Step 1: Fix the roof
The old felt on the roof was brittle and porous. I replaced it with some brand-spanking-new long-life roofing felt. It would have been easier if I had bought the right amount of felt, saving me an additional trip to Wickes in the middle of a global pandemic, but the actual work was straight-forward, and I am at least 90% confident that it is water-tight.
Cost of materials: Approximately £60
Step 2: Add some windows
My shed didn’t have any windows. Sitting in the dark didn’t sound much fun, so I ordered two panes of UPVC glazing from a local glass factory. At this point I wasn’t sure how I was going to install the glass – so I put that little worry aside for another day.
The next day came and I started worrying about how I was going to install the glass. The basic plan I came up with was:
- Build a timber frame on the inside to support the weight of the glass
- Cut out two holes
- Make external and internal framing to hold the glass in place
Cutting the holes in the shed was terrifying, because from that point on it’s no longer a good shed – it’s just a shit building with holes in it. Anyway, after much swearing, cutting and hammering I ended up with two framed holes that looked approximately like windows. In my humble but expert opinion, a good window has two desirable features:
- You can see out of it
- It doesn’t let the outside weather inside
I give myself full marks for the first one. The second one is more difficult. There is a technical term we use at work – ‘silicone-the-shit-out-of-it’ – which translates roughly to fixing something by applying lots and lots of silicone sealant. I installed the glass, framed it, applied lots of silicone and crossed my fingers.
I was able to replace the rotten sections of cladding with bits removed for the windows – a stroke of good luck rather than good planning.
Cost for glass: £28
Cost for other materials: £20
Step 3: Insulation and Boarding
Sheds tend to be a bit cold in the winter, so I insulated the walls and ceiling with 20mm polystyrene sheets and then added a layer of thick polythene to keep moisture out. Polystyrene sheets are awful to work with, but cheap and easy for a weakling like me to carry.
I wanted finished walls, so plasterboard is realistically the only option for the inside. I can’t skim so the plan is to board it, fill the gaps, slap some paint on and hope for the best.
This step was time-consuming. Because of the small space, each piece of insulation and plasterboard has to be individually cut to size. I asked a friend help me with the boarding – but he’s the annoying sort that insists that I will only learn if I do things myself, so I didn’t save as much time as much as I had hoped.

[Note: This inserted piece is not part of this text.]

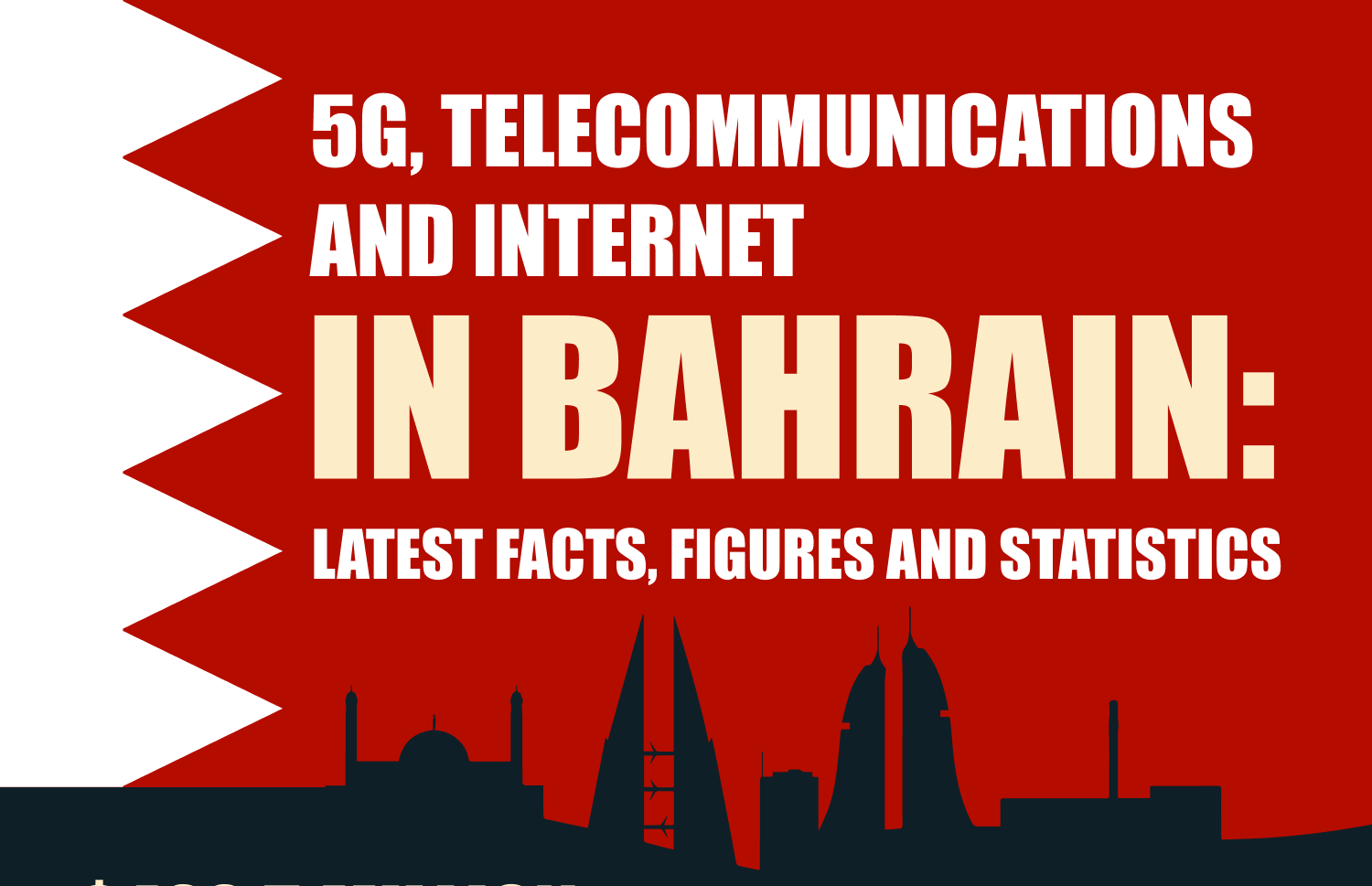 5G, Telecommunications and Internet in Bahrain_ Latest Facts, Figures and Statistics - cover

With the boards now installed, I filled the gaps with filler, left it to dry and sanded the joints down to create what I hoped (but wasn’t) a smooth finish. I also moved the small consumer unit to a better location and reinstalled the light. It’s now beginning to look less like a shed and more like a room. I feel like Tim Taylor.
Cost: approx £210 (less approx £100 of donated materials)
Step 4: Finishing off
I am relatively happy with myself again by the time I’ve finished painting, and the paint has taken to the plasterboard better than I expected. I built a desk and some storage out of CLS timber & plywood, laid down some laminate, installed some skirting, two double sockets, some blinds and called it a day.
Here’s how it looked on the last day:
There was a minor technical hitch when I realised that my WiFi doesn’t reach the end of the garden. Well, it does and it doesn’t. Download speeds were great, but upload non-existent. That wouldn’t have bothered me a year ago, but you need a decent amount of upload bandwidth for video calls. I tried Powerline adaptors. They worked, but only at 6mbps (probably because of the distance and the number of circuits). I wasn’t having that when I’ve got a 200mbps connection in the house, so I ran an ethernet cable in.
We’ve had some bad weather over the past week, and no leaks. I’m calling it watertight and declaring mission accomplished.